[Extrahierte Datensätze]

^^^^^^^^

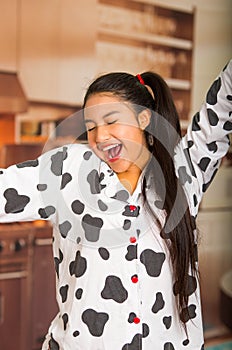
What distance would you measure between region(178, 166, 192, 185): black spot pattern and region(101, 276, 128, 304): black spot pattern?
231 millimetres

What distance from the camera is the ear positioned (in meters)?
1.09

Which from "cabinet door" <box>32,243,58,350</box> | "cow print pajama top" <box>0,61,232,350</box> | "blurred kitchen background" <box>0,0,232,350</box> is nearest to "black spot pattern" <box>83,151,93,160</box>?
"cow print pajama top" <box>0,61,232,350</box>

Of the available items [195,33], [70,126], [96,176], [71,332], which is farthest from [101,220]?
[195,33]

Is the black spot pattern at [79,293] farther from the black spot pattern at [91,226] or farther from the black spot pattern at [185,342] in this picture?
the black spot pattern at [185,342]

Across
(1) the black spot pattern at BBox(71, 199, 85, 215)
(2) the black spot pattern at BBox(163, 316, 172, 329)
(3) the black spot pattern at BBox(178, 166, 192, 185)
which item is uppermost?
(3) the black spot pattern at BBox(178, 166, 192, 185)

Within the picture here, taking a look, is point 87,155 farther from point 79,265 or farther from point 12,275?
point 12,275

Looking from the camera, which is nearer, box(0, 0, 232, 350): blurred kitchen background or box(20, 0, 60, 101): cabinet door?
box(0, 0, 232, 350): blurred kitchen background

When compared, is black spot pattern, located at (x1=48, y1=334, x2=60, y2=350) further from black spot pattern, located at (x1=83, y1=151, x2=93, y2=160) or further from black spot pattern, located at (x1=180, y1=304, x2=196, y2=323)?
black spot pattern, located at (x1=83, y1=151, x2=93, y2=160)

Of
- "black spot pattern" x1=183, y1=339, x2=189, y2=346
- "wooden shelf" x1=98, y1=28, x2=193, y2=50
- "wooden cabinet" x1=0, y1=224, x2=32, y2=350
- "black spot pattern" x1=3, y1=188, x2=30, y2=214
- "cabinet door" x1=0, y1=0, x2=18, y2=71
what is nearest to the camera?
"black spot pattern" x1=3, y1=188, x2=30, y2=214

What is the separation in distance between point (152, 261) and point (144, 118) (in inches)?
10.3

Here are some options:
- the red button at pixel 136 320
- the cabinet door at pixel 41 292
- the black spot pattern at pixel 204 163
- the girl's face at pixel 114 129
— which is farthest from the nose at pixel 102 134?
the cabinet door at pixel 41 292

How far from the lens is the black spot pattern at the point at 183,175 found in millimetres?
1140

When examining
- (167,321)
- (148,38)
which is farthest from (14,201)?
(148,38)

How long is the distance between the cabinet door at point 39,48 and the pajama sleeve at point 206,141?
1.80m
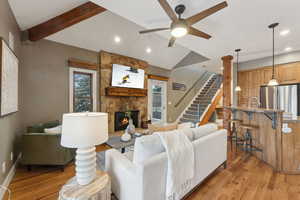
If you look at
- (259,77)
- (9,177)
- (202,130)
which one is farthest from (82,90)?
(259,77)

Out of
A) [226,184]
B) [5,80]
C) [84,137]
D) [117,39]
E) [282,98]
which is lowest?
[226,184]

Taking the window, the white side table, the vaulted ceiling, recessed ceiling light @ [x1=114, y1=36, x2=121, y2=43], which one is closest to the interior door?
the vaulted ceiling

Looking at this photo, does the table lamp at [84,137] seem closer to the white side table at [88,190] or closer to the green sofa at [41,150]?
the white side table at [88,190]

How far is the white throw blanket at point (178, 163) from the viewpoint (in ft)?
4.87

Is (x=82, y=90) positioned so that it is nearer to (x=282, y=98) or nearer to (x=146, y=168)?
(x=146, y=168)

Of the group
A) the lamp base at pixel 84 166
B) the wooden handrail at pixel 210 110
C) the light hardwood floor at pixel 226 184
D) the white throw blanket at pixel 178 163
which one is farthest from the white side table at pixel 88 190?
the wooden handrail at pixel 210 110

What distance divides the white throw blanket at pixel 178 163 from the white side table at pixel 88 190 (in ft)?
2.12

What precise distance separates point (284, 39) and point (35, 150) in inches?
230

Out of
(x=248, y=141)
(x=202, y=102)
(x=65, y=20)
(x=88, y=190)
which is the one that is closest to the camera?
(x=88, y=190)

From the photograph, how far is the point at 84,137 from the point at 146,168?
636 mm

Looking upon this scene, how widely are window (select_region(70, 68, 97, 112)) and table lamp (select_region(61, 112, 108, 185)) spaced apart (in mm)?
3068

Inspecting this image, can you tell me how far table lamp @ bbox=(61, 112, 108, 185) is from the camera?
4.15 ft

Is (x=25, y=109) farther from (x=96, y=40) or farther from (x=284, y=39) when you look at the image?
(x=284, y=39)

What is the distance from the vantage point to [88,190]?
1252mm
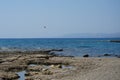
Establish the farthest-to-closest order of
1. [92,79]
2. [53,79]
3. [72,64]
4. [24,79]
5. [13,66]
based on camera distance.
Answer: [72,64] < [13,66] < [24,79] < [53,79] < [92,79]

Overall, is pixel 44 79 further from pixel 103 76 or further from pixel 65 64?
pixel 65 64

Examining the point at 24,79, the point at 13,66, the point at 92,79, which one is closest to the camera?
the point at 92,79

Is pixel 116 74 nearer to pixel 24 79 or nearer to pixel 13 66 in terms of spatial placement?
pixel 24 79

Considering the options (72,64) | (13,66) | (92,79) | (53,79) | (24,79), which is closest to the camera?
(92,79)

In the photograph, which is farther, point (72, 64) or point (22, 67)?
point (72, 64)

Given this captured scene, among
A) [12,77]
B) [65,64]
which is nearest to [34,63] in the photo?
[65,64]

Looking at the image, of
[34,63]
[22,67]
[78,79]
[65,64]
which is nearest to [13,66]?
[22,67]

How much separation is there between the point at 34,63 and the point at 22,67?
6361mm

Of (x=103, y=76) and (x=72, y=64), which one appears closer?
(x=103, y=76)

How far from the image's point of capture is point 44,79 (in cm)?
2531

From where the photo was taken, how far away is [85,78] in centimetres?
2442

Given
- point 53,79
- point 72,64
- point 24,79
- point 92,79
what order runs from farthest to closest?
point 72,64, point 24,79, point 53,79, point 92,79

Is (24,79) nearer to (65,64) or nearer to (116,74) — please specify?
(116,74)

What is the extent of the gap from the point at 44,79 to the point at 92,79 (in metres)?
4.74
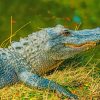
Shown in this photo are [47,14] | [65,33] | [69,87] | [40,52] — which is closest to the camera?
[69,87]

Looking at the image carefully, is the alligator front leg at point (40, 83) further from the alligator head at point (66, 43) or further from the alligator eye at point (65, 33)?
the alligator eye at point (65, 33)

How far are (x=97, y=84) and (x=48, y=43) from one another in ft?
3.54

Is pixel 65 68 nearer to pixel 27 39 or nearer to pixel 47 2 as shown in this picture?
pixel 27 39

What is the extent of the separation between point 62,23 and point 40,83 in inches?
271

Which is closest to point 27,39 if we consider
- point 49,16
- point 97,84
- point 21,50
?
point 21,50

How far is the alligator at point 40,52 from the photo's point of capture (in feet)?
29.3

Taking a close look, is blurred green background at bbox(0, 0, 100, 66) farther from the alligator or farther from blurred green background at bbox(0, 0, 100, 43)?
the alligator

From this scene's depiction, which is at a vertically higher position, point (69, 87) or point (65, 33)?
point (65, 33)

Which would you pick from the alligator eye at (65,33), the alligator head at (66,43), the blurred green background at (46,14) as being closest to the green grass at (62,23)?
the blurred green background at (46,14)

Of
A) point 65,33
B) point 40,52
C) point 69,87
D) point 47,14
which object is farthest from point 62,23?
point 69,87

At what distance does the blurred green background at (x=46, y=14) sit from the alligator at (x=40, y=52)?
148 inches

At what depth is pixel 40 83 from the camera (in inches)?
341

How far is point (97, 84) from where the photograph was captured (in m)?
8.80

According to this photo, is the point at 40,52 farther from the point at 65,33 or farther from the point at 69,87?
the point at 69,87
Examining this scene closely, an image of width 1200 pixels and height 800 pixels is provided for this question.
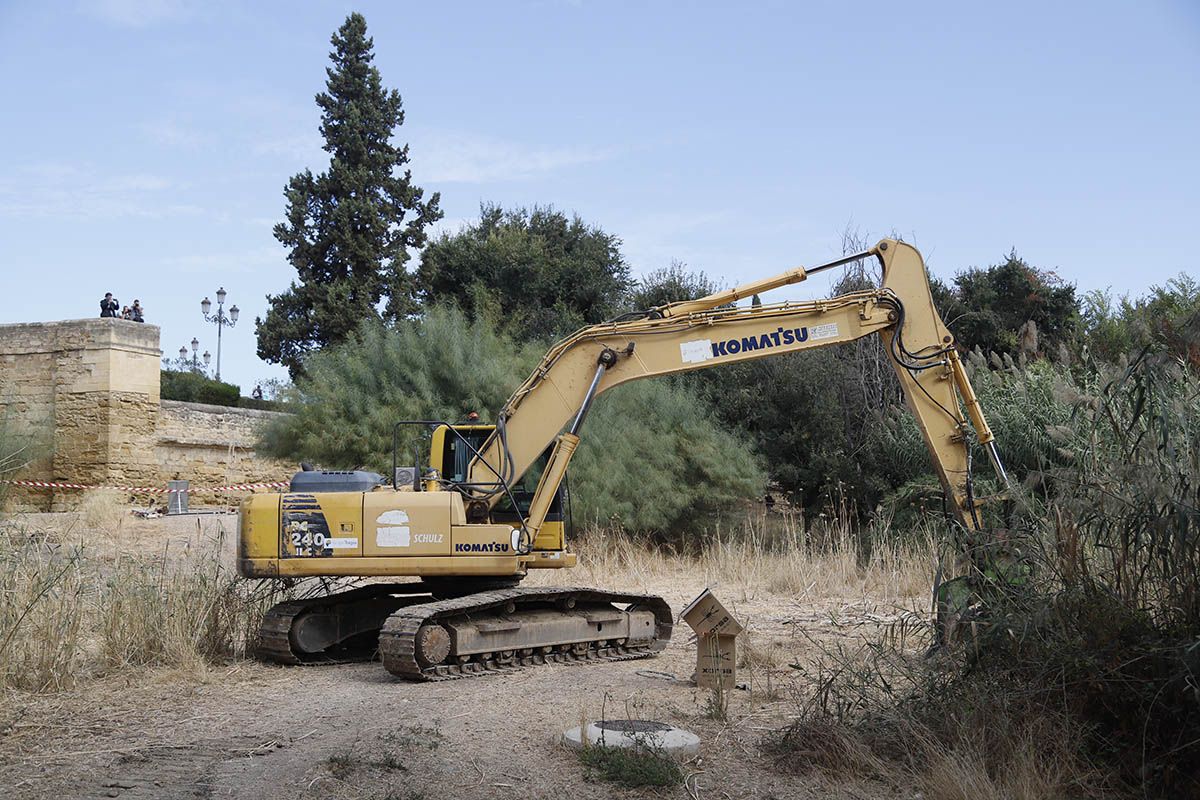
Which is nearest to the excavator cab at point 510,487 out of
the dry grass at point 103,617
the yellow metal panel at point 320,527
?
the yellow metal panel at point 320,527

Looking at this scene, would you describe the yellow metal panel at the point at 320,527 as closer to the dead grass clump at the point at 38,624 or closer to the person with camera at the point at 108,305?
the dead grass clump at the point at 38,624

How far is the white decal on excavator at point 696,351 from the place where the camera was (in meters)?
9.70

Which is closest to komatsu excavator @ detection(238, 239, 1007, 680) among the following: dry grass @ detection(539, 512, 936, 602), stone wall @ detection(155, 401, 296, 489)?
dry grass @ detection(539, 512, 936, 602)

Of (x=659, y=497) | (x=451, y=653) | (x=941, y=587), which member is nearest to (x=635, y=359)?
(x=451, y=653)

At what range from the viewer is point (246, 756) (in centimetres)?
616

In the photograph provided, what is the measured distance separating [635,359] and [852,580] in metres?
5.45

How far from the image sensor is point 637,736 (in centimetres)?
603

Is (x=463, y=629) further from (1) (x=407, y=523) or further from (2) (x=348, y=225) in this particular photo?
Answer: (2) (x=348, y=225)

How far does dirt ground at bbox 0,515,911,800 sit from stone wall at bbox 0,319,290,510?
15.7m

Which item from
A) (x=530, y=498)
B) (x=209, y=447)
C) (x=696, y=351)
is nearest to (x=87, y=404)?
(x=209, y=447)

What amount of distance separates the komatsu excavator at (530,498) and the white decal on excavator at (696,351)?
0.8 inches

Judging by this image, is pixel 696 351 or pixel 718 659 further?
pixel 696 351

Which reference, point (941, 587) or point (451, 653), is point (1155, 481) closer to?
point (941, 587)

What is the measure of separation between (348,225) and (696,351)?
23.5m
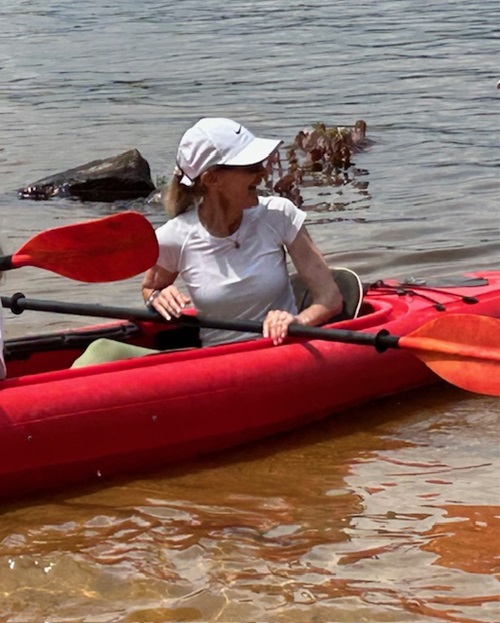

^^^^^^^^

== DEINE AUFGABE ==
Welche Zeilen enthalten die Zeichenfolge „photograph“? Such sie heraus und gib jede vollständig wieder, wobei Groß- und Kleinschreibung zählt.

== ERGEBNIS DER AUFGABE ==
From the photograph, how far is the point at 84,137 from the point at 146,168?
In the photograph, which is farther, point (72, 64) or point (22, 67)?
How far is point (97, 84) from where the photograph was captured (in m)?
In the photograph provided, what is the measured distance separating [635,359] and [852,580] in metres?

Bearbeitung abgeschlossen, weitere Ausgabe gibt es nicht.